Find each line below that contains the word "front" and copy those lines out in full.

## BEGIN

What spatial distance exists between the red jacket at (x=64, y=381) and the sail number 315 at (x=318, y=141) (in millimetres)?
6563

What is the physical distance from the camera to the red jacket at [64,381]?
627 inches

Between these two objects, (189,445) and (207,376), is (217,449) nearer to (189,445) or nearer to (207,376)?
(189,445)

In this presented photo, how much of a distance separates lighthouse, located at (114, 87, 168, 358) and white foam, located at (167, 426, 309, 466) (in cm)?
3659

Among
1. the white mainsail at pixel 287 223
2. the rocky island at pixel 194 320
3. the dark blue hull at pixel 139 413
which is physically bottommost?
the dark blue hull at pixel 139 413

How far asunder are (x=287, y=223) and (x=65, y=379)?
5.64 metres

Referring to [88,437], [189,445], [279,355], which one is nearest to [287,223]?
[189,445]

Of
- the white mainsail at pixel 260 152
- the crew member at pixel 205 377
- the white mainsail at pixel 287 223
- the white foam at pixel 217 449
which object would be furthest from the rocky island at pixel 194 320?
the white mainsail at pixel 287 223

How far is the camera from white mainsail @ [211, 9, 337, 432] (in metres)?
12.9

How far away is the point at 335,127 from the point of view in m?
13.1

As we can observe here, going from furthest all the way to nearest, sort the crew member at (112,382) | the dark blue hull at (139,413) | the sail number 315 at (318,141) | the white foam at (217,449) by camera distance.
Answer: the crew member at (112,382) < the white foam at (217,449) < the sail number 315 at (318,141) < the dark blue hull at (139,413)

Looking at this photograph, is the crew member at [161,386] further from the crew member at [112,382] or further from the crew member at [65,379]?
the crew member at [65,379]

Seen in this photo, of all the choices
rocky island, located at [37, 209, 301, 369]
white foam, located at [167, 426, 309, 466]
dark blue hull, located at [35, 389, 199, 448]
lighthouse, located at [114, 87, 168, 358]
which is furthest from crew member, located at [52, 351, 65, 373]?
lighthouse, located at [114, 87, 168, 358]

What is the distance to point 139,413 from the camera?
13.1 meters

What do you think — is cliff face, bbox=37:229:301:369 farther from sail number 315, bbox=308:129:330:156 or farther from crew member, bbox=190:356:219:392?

## END
## BEGIN

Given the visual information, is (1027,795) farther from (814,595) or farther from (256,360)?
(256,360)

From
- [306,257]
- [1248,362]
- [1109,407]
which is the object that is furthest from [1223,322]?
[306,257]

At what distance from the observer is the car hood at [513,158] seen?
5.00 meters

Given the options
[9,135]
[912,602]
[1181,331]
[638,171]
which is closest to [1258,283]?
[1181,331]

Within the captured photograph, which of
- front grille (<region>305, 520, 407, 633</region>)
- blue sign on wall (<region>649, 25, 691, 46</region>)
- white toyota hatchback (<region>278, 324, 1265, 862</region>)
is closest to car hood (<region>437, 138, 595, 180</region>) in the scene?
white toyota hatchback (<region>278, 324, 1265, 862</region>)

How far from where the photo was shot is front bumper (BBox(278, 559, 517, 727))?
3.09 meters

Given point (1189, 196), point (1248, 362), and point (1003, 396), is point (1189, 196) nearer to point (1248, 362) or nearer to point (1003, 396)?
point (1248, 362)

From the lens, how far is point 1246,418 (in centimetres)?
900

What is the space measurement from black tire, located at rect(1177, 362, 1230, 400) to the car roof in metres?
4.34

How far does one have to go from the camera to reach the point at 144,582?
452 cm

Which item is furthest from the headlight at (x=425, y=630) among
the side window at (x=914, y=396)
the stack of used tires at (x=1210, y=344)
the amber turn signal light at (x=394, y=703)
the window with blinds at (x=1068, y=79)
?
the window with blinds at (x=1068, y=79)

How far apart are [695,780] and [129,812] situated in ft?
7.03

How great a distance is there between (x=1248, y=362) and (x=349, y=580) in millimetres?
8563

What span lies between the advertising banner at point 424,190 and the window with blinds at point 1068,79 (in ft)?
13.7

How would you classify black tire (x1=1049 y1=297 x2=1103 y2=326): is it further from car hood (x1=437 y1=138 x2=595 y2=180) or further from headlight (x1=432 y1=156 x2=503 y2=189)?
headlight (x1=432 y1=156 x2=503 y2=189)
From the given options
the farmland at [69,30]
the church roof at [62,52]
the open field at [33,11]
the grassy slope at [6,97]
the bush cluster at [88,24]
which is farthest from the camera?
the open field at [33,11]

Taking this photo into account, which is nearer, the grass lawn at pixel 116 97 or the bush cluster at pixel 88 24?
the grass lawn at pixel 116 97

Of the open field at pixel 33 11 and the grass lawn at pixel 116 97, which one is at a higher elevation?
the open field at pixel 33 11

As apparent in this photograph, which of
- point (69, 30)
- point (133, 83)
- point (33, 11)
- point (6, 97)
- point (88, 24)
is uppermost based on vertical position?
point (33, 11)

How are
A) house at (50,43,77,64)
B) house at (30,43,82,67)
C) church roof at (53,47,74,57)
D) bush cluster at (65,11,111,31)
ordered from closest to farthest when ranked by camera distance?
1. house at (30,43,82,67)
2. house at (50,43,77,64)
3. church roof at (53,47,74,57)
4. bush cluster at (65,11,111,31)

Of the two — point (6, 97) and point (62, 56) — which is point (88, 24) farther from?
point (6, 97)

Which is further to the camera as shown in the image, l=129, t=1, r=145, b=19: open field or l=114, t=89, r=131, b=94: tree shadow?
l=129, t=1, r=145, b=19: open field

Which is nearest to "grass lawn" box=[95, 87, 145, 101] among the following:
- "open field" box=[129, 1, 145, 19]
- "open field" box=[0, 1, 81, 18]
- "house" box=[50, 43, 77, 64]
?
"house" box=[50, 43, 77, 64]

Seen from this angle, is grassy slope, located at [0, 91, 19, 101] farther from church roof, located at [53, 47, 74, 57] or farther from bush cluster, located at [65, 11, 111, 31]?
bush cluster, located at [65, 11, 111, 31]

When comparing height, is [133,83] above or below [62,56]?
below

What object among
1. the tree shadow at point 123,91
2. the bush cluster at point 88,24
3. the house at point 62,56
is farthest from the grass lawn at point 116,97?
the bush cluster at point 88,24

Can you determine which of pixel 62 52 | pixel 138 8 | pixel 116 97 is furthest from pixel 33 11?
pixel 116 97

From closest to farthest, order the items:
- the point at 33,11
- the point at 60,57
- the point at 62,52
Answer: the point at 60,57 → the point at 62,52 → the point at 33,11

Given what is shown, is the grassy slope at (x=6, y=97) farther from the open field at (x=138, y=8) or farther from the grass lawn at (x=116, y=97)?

## END
## BEGIN

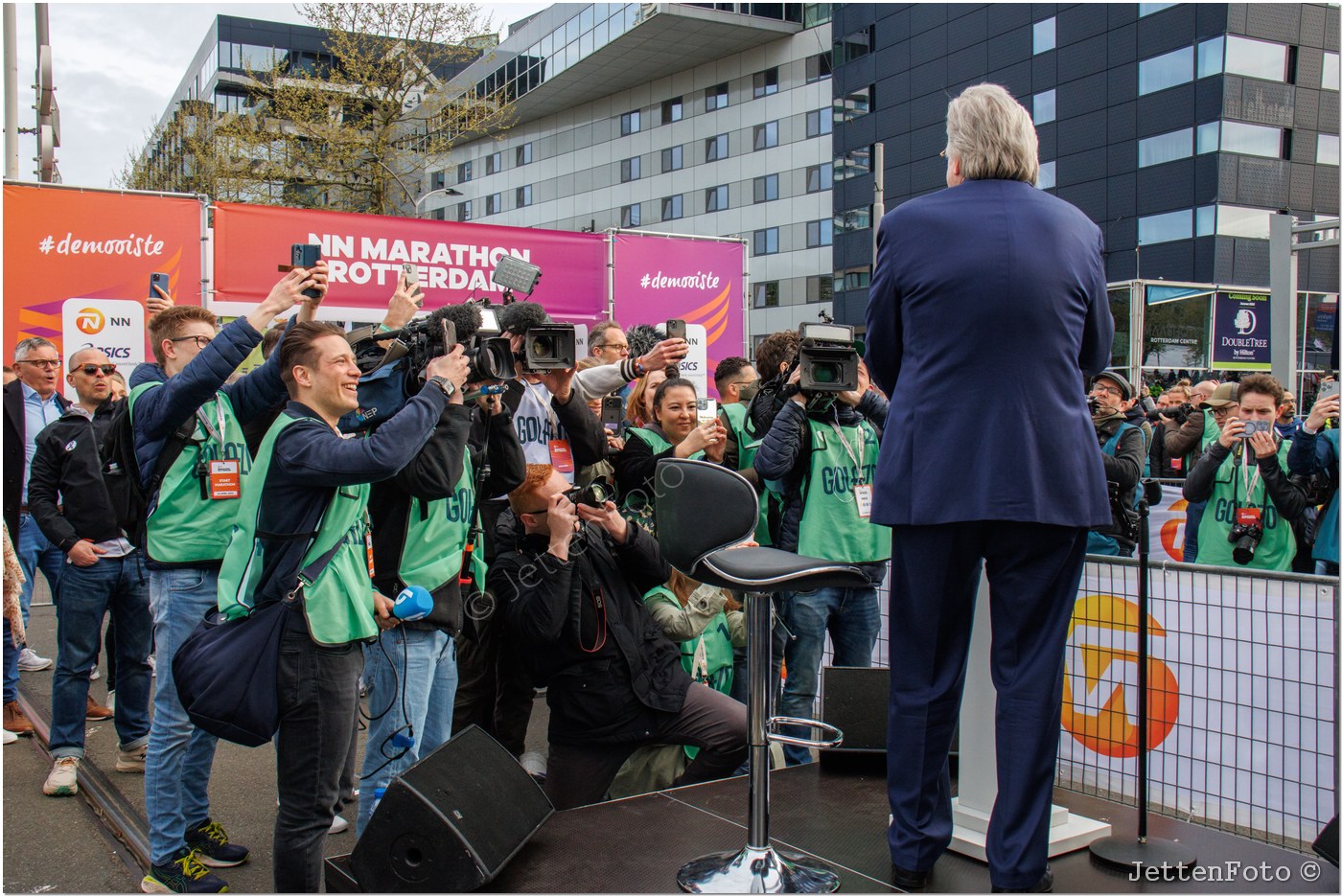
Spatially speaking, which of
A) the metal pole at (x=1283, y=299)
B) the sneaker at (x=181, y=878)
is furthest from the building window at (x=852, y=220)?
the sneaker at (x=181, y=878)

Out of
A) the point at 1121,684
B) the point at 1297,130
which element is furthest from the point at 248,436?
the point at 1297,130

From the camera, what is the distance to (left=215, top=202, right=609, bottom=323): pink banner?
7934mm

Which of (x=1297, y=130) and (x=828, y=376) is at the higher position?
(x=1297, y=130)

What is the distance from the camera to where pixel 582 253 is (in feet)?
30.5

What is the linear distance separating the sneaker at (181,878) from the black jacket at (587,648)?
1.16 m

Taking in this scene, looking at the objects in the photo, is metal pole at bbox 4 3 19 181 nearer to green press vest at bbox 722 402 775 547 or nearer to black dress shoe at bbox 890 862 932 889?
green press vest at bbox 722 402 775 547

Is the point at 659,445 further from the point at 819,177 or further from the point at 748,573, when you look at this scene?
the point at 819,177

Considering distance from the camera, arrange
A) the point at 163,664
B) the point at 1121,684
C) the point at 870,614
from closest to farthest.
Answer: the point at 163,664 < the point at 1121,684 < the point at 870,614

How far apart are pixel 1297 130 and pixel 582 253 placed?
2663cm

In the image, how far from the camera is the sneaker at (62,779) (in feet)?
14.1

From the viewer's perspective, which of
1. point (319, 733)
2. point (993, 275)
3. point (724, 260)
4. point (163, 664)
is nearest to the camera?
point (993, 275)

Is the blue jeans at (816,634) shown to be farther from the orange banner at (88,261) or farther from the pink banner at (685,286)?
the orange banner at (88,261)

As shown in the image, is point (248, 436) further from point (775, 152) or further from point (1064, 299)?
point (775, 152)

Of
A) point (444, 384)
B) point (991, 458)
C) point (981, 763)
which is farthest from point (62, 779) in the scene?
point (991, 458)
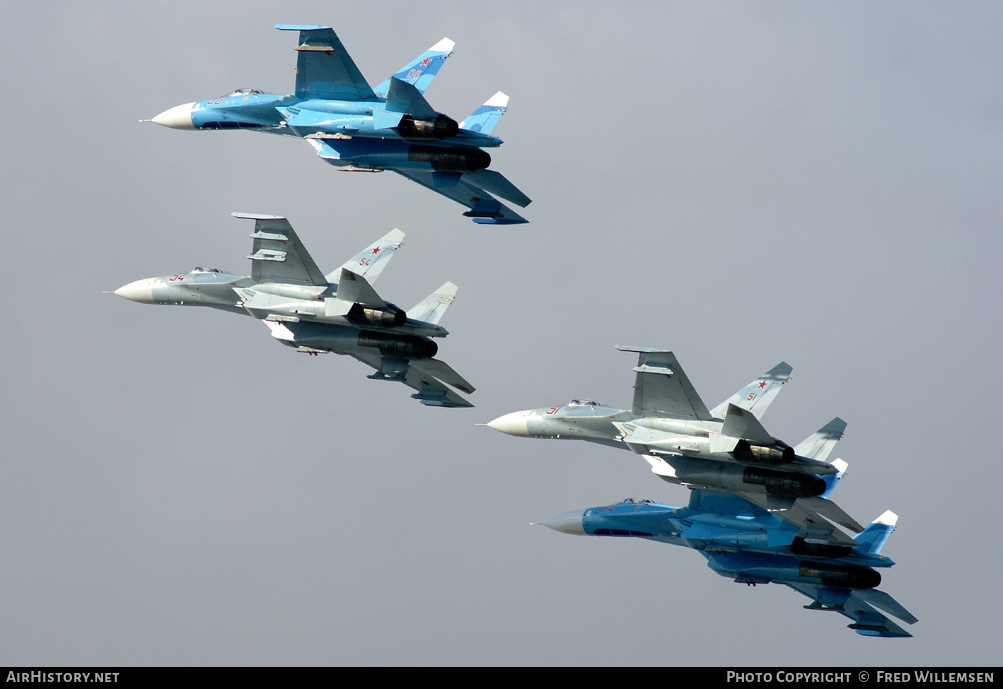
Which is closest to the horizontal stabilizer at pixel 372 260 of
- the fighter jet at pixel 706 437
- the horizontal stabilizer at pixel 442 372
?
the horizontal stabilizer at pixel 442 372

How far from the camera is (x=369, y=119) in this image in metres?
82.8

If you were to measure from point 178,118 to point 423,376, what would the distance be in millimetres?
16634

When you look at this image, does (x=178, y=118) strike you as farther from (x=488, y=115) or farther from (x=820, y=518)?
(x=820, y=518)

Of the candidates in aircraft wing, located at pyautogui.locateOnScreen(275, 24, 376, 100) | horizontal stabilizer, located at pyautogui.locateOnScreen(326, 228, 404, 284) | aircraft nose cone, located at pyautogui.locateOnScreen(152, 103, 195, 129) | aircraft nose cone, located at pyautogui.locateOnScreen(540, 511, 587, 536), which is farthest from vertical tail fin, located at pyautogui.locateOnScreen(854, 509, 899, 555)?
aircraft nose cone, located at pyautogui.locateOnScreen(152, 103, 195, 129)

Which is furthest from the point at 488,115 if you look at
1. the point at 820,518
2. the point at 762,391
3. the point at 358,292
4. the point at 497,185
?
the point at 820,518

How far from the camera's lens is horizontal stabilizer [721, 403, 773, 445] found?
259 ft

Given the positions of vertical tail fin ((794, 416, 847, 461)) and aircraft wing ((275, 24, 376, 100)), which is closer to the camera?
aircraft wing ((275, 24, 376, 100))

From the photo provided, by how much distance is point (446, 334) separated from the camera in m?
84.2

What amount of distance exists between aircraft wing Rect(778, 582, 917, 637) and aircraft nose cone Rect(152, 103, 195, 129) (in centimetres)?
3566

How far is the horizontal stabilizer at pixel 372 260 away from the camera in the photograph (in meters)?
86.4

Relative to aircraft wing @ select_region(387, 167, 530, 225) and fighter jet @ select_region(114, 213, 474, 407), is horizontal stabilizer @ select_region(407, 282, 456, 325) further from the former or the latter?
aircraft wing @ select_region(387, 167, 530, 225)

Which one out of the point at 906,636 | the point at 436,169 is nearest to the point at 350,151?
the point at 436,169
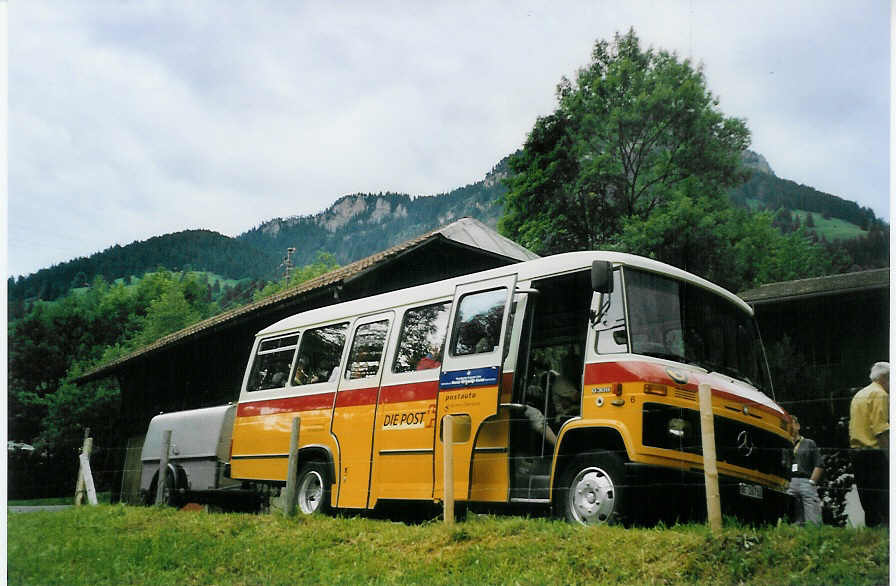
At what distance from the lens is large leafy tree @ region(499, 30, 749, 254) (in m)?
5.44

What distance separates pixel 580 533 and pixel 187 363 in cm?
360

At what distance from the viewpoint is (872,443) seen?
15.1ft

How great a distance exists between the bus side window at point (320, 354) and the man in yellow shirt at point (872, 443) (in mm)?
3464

## END

• WORKED SOLUTION:
- front grille (<region>305, 520, 407, 633</region>)
How far from where the photo was shot is front bumper (BBox(278, 559, 517, 727))?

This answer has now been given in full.